A House Is A Body - Shruti Swamy
I love short stories. As a genre they are notoriously hard to get right: you have to fit whole settings, plots, characters into just a few pages, bring the reader in rapidly while also leaving them with something to chew on once the story is over. Shruti Swamy does such a wonderful job in her collection of short stories, A House is a Body, that I couldn’t put it down. I literally read the entire collection in one sitting and wanted more.
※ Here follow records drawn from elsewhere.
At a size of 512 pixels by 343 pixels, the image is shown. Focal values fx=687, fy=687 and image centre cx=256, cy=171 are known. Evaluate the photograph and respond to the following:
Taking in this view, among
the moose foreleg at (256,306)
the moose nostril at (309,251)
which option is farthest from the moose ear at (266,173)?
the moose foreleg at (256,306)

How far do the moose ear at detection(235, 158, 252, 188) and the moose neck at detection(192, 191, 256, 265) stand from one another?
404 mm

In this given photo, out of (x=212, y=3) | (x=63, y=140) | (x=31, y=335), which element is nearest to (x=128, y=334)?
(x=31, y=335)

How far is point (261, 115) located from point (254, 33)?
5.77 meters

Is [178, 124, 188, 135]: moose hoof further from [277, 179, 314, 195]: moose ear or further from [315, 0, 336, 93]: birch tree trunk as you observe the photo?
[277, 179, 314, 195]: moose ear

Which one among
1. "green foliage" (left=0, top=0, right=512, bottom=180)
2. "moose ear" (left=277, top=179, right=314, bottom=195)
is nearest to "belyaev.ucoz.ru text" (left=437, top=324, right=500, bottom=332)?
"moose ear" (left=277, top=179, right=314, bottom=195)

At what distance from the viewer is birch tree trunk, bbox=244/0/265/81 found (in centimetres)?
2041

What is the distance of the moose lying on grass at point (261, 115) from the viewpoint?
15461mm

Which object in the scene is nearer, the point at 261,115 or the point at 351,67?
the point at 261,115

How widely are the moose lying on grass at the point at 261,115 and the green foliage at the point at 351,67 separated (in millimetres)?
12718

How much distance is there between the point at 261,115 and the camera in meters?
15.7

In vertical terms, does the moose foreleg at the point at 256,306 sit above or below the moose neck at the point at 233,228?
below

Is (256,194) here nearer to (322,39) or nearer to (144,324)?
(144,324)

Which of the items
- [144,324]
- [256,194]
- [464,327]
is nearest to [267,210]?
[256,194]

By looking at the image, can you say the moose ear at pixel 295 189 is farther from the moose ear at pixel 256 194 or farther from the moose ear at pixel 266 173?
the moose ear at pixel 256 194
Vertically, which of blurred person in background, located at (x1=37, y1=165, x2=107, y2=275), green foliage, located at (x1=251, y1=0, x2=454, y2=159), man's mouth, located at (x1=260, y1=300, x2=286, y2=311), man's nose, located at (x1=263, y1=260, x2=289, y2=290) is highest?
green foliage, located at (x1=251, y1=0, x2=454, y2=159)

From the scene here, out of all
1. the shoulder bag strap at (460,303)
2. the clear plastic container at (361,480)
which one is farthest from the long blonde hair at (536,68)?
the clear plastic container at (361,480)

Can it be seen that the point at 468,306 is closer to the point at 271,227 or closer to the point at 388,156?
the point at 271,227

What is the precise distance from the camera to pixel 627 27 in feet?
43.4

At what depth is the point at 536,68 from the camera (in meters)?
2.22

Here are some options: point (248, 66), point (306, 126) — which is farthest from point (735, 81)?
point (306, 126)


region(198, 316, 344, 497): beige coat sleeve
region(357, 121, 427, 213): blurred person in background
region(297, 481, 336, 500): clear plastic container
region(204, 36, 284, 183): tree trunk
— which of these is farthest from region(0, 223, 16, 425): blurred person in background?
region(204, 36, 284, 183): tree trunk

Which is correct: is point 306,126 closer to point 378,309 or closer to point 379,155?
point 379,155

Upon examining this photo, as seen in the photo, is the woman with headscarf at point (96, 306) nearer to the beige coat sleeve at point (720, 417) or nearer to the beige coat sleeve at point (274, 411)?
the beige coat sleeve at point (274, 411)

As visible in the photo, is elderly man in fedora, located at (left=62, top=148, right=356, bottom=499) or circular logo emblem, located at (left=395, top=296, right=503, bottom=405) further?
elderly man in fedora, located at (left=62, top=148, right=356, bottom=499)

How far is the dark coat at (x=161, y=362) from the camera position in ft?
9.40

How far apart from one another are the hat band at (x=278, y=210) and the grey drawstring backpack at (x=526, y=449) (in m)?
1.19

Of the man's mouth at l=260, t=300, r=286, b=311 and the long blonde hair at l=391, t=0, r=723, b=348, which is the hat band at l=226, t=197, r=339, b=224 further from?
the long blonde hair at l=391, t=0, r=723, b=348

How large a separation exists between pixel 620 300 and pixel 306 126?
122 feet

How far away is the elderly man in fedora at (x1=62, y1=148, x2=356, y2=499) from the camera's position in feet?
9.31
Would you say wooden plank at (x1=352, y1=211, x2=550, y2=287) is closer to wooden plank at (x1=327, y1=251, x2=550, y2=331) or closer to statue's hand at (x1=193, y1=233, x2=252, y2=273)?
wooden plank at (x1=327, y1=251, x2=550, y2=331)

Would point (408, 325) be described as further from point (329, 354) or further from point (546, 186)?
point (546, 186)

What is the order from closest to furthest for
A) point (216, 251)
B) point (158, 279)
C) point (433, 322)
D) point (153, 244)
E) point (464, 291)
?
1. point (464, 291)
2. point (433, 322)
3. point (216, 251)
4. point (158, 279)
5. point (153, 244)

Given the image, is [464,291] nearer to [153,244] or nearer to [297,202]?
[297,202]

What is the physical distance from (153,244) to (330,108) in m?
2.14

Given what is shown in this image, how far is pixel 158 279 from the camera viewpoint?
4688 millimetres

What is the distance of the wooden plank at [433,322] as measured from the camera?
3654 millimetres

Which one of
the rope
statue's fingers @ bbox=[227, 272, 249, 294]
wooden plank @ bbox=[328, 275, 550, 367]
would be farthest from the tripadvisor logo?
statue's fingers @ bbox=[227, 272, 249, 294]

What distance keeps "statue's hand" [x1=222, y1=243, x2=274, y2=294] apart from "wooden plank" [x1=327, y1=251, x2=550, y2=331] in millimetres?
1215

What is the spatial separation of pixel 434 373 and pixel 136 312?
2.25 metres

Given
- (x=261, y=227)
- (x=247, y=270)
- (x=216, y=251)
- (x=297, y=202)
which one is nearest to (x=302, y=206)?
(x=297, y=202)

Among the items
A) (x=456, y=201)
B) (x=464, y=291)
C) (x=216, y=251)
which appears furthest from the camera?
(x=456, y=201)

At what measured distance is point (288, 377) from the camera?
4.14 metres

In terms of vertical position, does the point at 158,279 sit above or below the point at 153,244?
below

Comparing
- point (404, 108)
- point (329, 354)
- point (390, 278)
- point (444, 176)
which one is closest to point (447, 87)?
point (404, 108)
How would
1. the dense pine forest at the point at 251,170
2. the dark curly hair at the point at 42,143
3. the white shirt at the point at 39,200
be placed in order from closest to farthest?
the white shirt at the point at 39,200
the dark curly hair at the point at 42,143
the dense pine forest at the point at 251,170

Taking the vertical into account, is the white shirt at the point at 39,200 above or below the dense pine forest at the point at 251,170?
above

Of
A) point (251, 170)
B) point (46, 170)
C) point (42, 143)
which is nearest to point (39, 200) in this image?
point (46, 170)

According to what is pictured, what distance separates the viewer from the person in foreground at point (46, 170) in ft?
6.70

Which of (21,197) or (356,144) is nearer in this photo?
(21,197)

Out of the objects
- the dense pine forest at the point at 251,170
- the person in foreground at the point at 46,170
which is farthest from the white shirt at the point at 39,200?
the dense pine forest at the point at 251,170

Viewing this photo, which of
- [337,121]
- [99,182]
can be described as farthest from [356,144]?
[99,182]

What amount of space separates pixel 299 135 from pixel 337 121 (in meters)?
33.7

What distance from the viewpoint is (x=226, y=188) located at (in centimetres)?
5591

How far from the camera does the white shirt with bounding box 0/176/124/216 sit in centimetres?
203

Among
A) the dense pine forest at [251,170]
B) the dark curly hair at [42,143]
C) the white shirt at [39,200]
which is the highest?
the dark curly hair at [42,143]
Shruti Swamy’s prose is lyrical, lush, beautiful; she creates a world where the reader’s time is suspended, where the reader enters a world that is both familiar and different, magical and painfully real. The breakdown of a relationship; an alcoholic artist; a woman caught in a dream of another woman; a family mourning the loss of a partner, a sister, a friend; domestic violence; mental illness; a kingdom falling apart because of the violence of men against women, are all among many themes portrayed in the twelve stories, and each and every one of them struck me in deeply personal ways I find hard to describe on paper. The stories are set in both India and the US, sometimes in both countries, and read in a way like dreams. The reader looks into intimate and personal settings that we know we should not be part of, but we can’t seem to stop reading either.
The stories are all unique and different, but they flow so well into each other: I wanted more, but also felt satiated, satisfied even. I want to read more of Shruti Swamy’s work: she is so talented, and I adore her writing style. Highly, highly recommended read!
Thanks to Netgalley and the publisher for the advance copy in exchange for an honest review.